Entries supplied ::
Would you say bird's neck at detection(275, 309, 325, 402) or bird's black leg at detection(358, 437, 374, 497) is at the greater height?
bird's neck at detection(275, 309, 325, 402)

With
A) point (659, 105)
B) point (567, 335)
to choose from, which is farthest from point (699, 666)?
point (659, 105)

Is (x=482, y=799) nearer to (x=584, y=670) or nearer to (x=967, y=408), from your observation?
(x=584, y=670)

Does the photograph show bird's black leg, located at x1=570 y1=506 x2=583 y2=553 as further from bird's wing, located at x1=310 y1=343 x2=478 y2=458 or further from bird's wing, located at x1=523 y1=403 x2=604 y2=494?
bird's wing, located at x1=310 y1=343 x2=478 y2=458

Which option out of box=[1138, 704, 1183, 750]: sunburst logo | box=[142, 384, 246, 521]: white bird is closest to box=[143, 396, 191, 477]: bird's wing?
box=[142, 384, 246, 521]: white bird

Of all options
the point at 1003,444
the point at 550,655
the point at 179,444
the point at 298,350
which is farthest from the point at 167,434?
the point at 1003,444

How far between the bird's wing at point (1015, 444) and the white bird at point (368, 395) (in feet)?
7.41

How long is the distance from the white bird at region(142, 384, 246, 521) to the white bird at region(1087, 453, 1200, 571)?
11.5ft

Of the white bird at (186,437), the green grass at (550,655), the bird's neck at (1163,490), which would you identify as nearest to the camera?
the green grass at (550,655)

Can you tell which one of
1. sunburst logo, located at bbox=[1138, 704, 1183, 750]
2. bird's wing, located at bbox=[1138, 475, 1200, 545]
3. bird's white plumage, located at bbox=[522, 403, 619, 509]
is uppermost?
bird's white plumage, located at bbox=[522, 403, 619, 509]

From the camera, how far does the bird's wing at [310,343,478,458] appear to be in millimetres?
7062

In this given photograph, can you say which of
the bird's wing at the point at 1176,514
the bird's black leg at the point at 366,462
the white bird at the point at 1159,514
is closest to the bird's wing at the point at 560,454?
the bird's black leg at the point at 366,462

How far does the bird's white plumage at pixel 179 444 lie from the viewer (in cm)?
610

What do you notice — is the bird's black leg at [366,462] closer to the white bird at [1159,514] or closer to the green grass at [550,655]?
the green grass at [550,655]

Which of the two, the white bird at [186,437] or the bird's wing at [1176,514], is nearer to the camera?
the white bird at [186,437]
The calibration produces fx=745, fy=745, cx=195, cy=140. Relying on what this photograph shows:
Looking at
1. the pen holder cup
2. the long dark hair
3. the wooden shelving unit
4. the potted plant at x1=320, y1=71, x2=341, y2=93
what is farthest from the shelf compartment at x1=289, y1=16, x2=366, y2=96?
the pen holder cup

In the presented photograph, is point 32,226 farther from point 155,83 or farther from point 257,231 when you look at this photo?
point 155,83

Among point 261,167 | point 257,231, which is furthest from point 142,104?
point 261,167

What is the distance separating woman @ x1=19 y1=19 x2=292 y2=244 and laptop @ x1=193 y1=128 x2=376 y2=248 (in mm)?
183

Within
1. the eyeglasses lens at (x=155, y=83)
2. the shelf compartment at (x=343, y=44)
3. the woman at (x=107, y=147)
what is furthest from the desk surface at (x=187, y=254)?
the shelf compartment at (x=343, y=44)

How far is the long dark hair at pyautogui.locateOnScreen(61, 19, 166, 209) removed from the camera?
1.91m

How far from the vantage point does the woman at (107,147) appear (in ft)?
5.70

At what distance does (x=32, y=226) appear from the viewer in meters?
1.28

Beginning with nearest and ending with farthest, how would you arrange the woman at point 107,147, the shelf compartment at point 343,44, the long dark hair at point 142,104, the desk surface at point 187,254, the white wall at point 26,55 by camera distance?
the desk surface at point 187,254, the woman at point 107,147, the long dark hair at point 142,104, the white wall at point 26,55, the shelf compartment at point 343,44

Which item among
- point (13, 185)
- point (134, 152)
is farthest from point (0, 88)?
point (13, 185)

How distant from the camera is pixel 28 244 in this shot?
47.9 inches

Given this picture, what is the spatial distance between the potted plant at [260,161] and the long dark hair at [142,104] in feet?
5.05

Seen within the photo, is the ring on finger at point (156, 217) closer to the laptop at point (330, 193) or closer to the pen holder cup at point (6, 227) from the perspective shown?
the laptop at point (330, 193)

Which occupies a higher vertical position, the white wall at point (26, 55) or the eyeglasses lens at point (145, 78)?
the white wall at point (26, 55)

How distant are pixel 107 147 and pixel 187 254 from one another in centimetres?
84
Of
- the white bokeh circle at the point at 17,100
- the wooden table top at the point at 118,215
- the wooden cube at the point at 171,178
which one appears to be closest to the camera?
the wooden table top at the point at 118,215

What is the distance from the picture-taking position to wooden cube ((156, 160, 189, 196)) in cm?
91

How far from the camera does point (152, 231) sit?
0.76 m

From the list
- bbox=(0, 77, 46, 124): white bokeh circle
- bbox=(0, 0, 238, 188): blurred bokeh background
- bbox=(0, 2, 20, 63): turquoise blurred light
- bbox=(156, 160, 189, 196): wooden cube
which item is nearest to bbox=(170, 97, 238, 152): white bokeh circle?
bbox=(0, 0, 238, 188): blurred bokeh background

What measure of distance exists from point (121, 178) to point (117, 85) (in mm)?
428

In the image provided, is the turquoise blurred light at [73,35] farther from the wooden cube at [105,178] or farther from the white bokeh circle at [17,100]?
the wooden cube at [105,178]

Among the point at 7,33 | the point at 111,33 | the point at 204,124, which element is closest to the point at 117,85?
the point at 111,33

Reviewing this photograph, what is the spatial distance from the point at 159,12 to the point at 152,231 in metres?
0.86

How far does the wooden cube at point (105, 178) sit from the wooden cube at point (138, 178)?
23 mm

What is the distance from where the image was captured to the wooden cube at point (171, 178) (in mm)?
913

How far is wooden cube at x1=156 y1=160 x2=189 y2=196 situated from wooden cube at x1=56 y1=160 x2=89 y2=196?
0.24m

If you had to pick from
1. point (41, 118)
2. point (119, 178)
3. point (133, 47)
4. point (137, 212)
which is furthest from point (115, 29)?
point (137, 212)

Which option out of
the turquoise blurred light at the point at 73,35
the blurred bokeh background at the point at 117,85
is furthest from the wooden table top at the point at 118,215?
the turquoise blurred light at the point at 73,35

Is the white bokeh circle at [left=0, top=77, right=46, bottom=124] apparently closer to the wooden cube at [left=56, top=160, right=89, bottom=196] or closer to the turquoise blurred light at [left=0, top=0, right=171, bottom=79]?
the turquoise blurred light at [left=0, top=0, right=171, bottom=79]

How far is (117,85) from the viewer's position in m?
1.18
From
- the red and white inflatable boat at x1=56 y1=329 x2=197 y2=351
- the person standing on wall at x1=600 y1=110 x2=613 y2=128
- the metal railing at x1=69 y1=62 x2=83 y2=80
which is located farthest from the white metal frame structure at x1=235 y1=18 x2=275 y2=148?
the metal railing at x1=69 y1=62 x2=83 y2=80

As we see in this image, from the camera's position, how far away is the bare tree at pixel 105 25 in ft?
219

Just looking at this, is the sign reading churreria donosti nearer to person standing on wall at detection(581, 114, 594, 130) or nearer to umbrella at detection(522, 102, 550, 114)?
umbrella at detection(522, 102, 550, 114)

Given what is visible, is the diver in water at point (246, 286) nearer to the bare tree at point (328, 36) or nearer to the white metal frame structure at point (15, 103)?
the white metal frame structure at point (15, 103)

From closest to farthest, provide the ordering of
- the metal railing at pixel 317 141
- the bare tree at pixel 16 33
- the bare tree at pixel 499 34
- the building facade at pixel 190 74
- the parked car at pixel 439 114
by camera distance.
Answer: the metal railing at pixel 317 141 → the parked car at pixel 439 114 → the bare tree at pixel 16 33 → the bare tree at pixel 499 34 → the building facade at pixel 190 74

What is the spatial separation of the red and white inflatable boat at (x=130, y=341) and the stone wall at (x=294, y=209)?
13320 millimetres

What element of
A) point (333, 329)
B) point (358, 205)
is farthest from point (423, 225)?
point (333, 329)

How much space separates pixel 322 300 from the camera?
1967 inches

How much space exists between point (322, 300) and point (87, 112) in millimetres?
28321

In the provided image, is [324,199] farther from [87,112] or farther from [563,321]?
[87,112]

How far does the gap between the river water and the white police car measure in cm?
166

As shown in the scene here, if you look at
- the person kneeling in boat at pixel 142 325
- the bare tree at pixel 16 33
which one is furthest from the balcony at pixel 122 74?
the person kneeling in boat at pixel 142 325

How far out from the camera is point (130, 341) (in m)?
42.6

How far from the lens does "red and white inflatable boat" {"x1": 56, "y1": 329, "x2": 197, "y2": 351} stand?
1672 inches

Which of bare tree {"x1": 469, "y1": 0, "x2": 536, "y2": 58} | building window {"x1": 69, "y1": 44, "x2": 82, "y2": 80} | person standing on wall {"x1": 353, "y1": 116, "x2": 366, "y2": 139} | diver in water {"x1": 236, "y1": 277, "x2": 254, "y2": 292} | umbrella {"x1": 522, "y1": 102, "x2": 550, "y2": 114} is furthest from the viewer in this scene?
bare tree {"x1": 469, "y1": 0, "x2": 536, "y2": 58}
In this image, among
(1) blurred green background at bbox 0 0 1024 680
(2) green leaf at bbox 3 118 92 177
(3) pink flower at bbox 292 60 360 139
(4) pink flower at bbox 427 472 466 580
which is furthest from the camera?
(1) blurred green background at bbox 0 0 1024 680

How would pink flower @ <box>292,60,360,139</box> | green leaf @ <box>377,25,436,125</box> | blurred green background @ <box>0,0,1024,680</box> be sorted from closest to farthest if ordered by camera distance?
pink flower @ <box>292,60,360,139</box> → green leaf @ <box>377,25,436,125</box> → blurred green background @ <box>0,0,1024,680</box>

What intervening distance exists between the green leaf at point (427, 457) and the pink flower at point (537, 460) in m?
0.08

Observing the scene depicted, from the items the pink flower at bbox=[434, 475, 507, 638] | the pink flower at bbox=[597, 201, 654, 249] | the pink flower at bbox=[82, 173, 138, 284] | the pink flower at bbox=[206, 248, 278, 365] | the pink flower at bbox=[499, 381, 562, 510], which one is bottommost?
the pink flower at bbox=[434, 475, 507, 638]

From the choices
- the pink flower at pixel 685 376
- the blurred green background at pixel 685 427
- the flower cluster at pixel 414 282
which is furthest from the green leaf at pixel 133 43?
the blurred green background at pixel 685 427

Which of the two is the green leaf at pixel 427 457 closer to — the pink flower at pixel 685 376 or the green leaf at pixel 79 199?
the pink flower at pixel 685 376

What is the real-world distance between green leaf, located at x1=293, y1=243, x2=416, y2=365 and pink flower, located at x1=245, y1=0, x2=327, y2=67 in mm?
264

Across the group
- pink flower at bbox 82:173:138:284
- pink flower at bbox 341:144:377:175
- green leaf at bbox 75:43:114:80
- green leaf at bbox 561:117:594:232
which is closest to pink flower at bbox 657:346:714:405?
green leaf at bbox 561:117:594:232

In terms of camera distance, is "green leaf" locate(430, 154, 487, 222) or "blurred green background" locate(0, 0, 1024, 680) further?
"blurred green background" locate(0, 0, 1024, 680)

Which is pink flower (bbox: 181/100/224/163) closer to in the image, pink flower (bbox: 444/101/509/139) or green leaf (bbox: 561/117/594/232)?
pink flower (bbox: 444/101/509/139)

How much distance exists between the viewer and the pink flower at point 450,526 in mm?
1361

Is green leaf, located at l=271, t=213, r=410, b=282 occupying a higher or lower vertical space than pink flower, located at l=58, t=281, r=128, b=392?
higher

Requirement :: Output only the lines from the one holding "Which of the two is" through the last line above, exactly as they appear.

Answer to this task ::
Which of the two is the green leaf at pixel 427 457 closer to — the pink flower at pixel 685 376 or the green leaf at pixel 79 199?
the pink flower at pixel 685 376

What is the real-world distance between green leaf, located at x1=293, y1=243, x2=416, y2=365 and pink flower, located at x1=245, y1=0, x2=327, y2=67 in mm?
264

Across the group
- pink flower at bbox 82:173:138:284
- pink flower at bbox 341:144:377:175
- green leaf at bbox 75:43:114:80
- green leaf at bbox 561:117:594:232
which is closest to pink flower at bbox 657:346:714:405?
green leaf at bbox 561:117:594:232

In terms of camera distance, is "green leaf" locate(430, 154, 487, 222) or "blurred green background" locate(0, 0, 1024, 680) further?
"blurred green background" locate(0, 0, 1024, 680)

Which is pink flower (bbox: 181/100/224/163) closer to in the image, pink flower (bbox: 444/101/509/139) or green leaf (bbox: 561/117/594/232)?
pink flower (bbox: 444/101/509/139)

How much distance exists between the viewer and the pink flower at point 450,526 in mm?
1361

Is green leaf, located at l=271, t=213, r=410, b=282 occupying a higher or lower vertical space than pink flower, located at l=58, t=281, r=128, b=392?
higher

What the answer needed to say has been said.